Growing up I must have changed my mind countless times deciding what I thought my career would be - teaching, publishing, theatre production. Always something arts or humanities based. It never crossed my mind that I would now be working in the construction and engineering industry; as a girl, it wasn’t something that was presented to me as an option.

I came into the industry by chance. My first job after graduating (with a history degree) was for a renewable energy company, Good Energy, learning all about the supply side of the utilities industry. It wasn’t an obvious step from a history degree but I loved working for a company that had a strong vision and a very clear purpose that I fully supported - increasing the amount of renewables in the UK. It taught me a lot about what I wanted from a career and what suited me and the way I work. 
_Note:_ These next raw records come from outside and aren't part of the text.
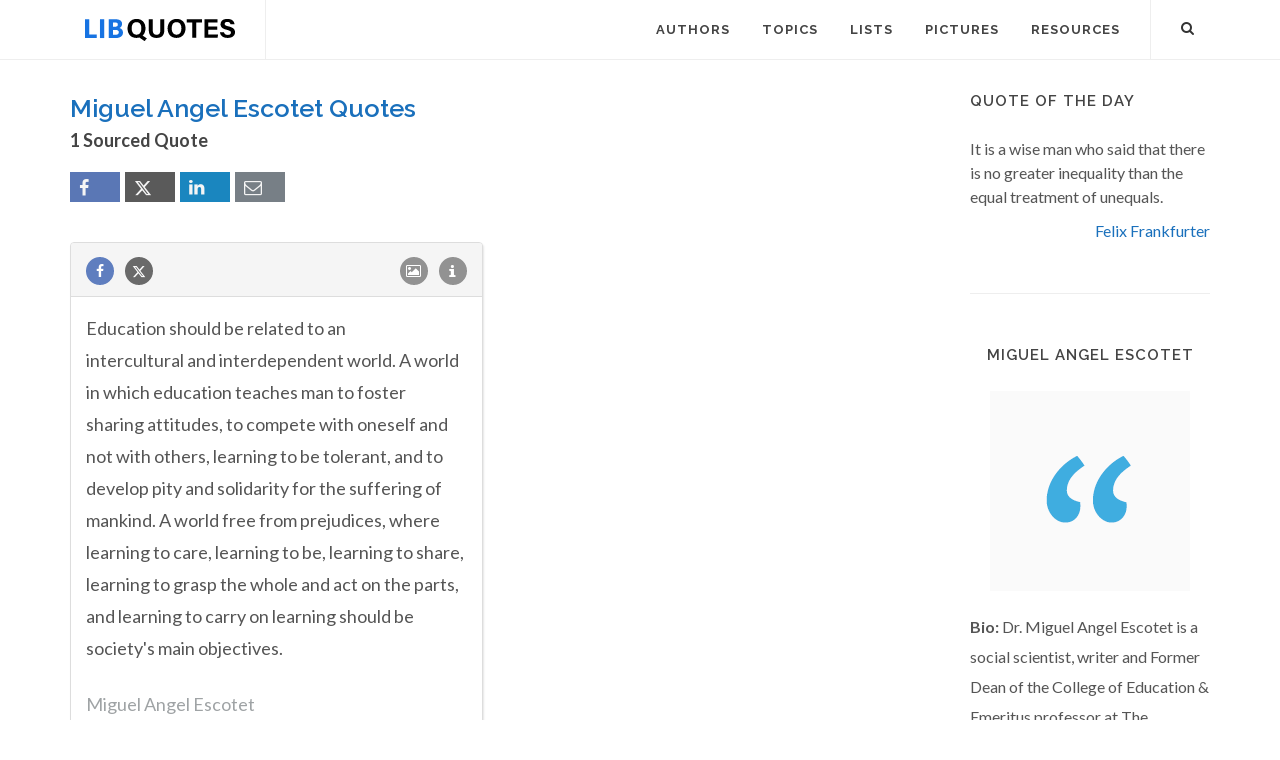

--- FILE ---
content_type: text/html; charset=utf-8
request_url: https://www.google.com/recaptcha/api2/aframe
body_size: 266
content:
<!DOCTYPE HTML><html><head><meta http-equiv="content-type" content="text/html; charset=UTF-8"></head><body><script nonce="cLluMh6fxL20BrVp-4IYIg">/** Anti-fraud and anti-abuse applications only. See google.com/recaptcha */ try{var clients={'sodar':'https://pagead2.googlesyndication.com/pagead/sodar?'};window.addEventListener("message",function(a){try{if(a.source===window.parent){var b=JSON.parse(a.data);var c=clients[b['id']];if(c){var d=document.createElement('img');d.src=c+b['params']+'&rc='+(localStorage.getItem("rc::a")?sessionStorage.getItem("rc::b"):"");window.document.body.appendChild(d);sessionStorage.setItem("rc::e",parseInt(sessionStorage.getItem("rc::e")||0)+1);localStorage.setItem("rc::h",'1769089950742');}}}catch(b){}});window.parent.postMessage("_grecaptcha_ready", "*");}catch(b){}</script></body></html>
After a few stints abroad and on temporary contracts, I found my way back into the utilities industry, this time on the distribution side of the industry and in a purely technical role with Hydrock, where I now work as a utilities consultant. My job involves providing guidance on connecting new developments to the electricity, gas, water and telecommunications network and assessing the local infrastructure to determine if there are any constraints and conflicts associated with the proposed development.

I’ve worked on all sorts of developments - an inland surfing lake outside Bristol, a mixed-use development near Milton Keynes with over 1,000 homes and a new local centre, hotel blocks, a leisure centre in London and new schools across Somerset. Each project has completely different requirements for the energy, water and communications that they’ll need to service the site, so I work with a range of different specialists and experts on the best way to get the right utilities infrastructure to the site. And that means I am always learning and always finding out about new innovations and developments within the industry. 

I’ve also worked on some of the major redevelopment schemes in Bristol, where I live. I love being able to point these out to friends and family when we go past and say “I’ve worked on that. Let me tell you about it.”

We already know the  construction and engineering industries are male-dominated - just 11% of the engineering workforce are female. Entrenched stereotypes in and of the industry reinforce the idea that women aren’t suited to this type of work. Is it likely to be physically demanding? Is the culture too ‘macho’? Will there be long hours and an unsupportive environment? However, I’ve found a career that I feel at ease in and find challenging and rewarding, yet would never have considered when I was younger.

This is in no small part down to working for an employer that values me and my work, enables me to work flexibly, and where I have supportive managers who encourage me to attend training, events and networking opportunities that help me further my career. 

It isn’t like this everywhere, though. I recently attended the Inspire Summit in Manchester, a conference that brought people working in the construction, engineering and housing sectors together to explore how we can make the industries more diverse and inclusive. The event covered topics from why gender matters and how to make changes within the workplace, to inspiring the next generation of workers and looking at the gender pay gap. It was heartening to see this growing counter-movement helping to change the industry so it becomes more inclusive, as well as to demonstrate to women and others who may traditionally be put off by the culture, what an exciting, interesting and varied career it offers.

One of the best ways to encourage these groups into the industry is to educate them as early as possible about what options they have open to them and what they entail. STEM programmes and initiatives are key.

At Hydrock, we have a number of trained STEM ambassadors who visit local schools to give workshops and presentations on working in the industry, which has always proved an incredibly valuable and rewarding experience for both the schools and also the ambassador. After all, if we’re going to see the changes we want to happen in our industry then that starts with inspiring and educating the next generation.